PASSAGE TO READ:
§

The Bush administration fears that Al Qaeda operatives and "foreign fighters" are profiting from Somalia's chaos to establish a beachhead in the strategic Horn of Africa. Even if these concerns are valid, arming thugs to fight a proxy war against Islamists is a clumsy game the U.S. is likely to lose.

It's one thing to offer rewards for the capture of terrorists in Somalia, as the United States has done elsewhere with Osama bin Laden. It's quite another to shower coldblooded killers with cash in hopes of inducing them to hand over terrorist suspects. Yet the Nation newspaper in Nairobi published an article about a "clandestine trip" by U.S. agents to Mogadishu, where they reportedly handed out millions to warlords to help identify members of Al Qaeda said to be involved in the 1998 bombing of the U.S. Embassy in Nairobi and hiding in Somalia. The money presumably comes from the $100 million the U.S. has earmarked for counterterrorism efforts in East Africa.

Ideology, Islamic or otherwise, has never been much of a factor in Somalia's ugly conflicts. But with $100 million up for grabs, opportunistic warlords have been only too happy to give themselves a name to appeal to American deep pockets: the Alliance for the Restoration of Peace and Counterterrorism. Do their hapless U.S. sponsors hope to find an Ahmad Chalabi hiding under a technical, ready to lead a united Somalia?

Not likely. The emergence of a suddenly well-armed force with overt links to Uncle Sam has had the predictable effect of uniting the heretofore fractious Islamists against their common enemies. Now they are more dangerous than before.

National security advisor Stephen Hadley, a veteran of decades of mostly failed Third World proxy battles with the Soviet Union, should put a stop to this silliness now. Instead, the U.S. should stick to its policy of trying to help create a government that can finally end the anarchy in Somalia.

§

STUDY MATERIAL:
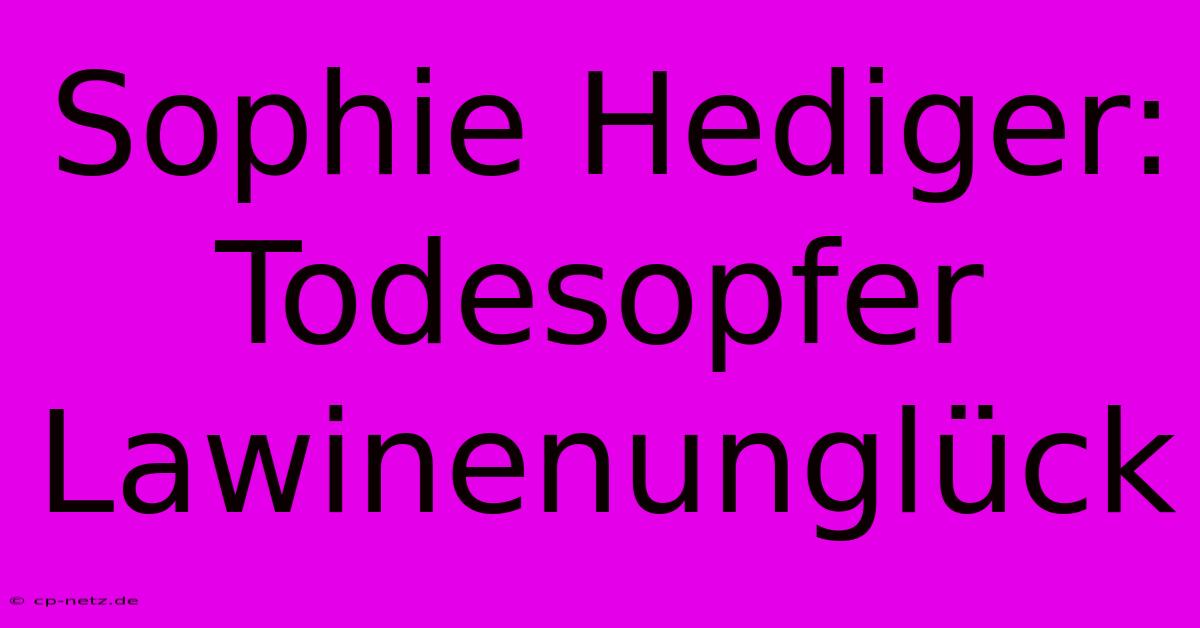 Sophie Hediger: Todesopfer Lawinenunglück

§

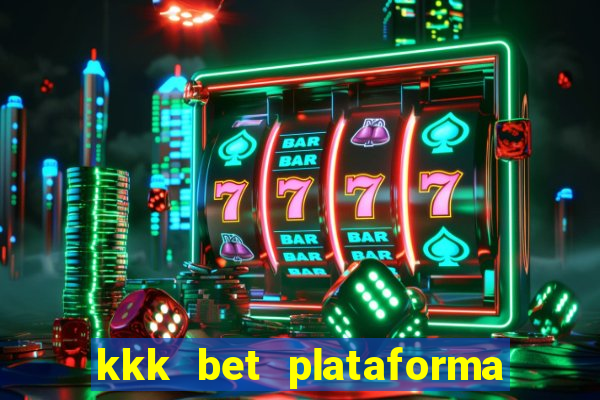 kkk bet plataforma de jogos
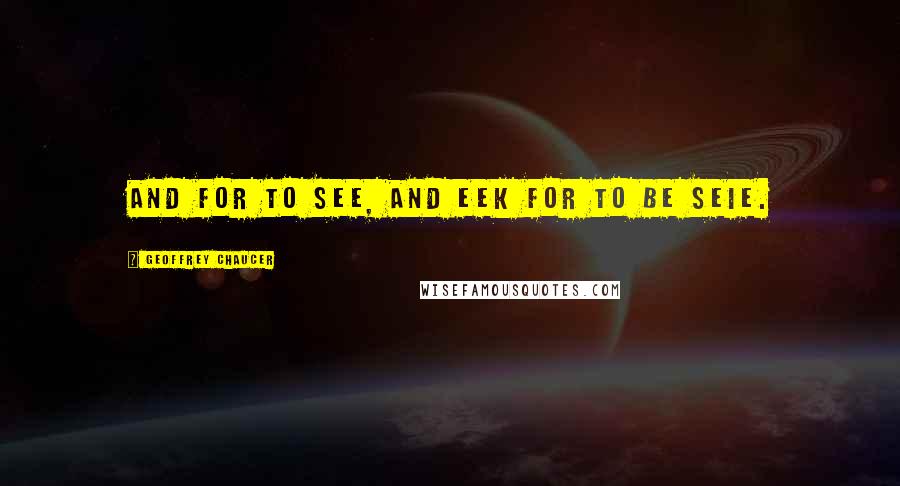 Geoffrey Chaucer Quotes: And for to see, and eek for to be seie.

§

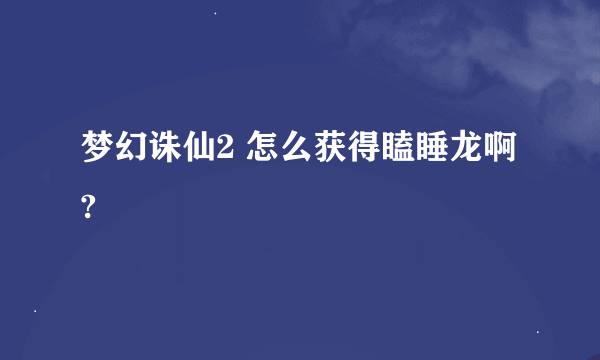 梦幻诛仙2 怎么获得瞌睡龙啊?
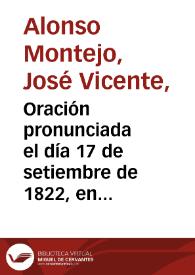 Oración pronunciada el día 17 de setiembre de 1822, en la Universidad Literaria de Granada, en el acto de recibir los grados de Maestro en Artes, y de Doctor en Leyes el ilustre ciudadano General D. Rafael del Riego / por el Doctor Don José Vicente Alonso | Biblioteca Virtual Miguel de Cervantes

§

TASKS:
1. Decide whether each statement below agrees with the passage on U.S. policy in Somalia, answering yes or no and quoting the words of the passage that settle it. (a) The U.S. has set aside $100 million for counterterrorism efforts in East Africa. (b) Ideology has long been a major factor in Somalia's conflicts. (c) The Islamists are now less dangerous than before.
2. Reproduce the passage on U.S. policy in Somalia word for word, from "It's one thing" to "in East Africa.".

SOLUTION LIST:
1.
(a) Yes: "The money presumably comes from the $100 million the U.S. has earmarked for counterterrorism efforts in East Africa."
(b) No: "Ideology, Islamic or otherwise, has never been much of a factor in Somalia's ugly conflicts."
(c) No: "Now they are more dangerous than before."

2.
It's one thing to offer rewards for the capture of terrorists in Somalia, as the United States has done elsewhere with Osama bin Laden. It's quite another to shower coldblooded killers with cash in hopes of inducing them to hand over terrorist suspects. Yet the Nation newspaper in Nairobi published an article about a "clandestine trip" by U.S. agents to Mogadishu, where they reportedly handed out millions to warlords to help identify members of Al Qaeda said to be involved in the 1998 bombing of the U.S. Embassy in Nairobi and hiding in Somalia. The money presumably comes from the $100 million the U.S. has earmarked for counterterrorism efforts in East Africa.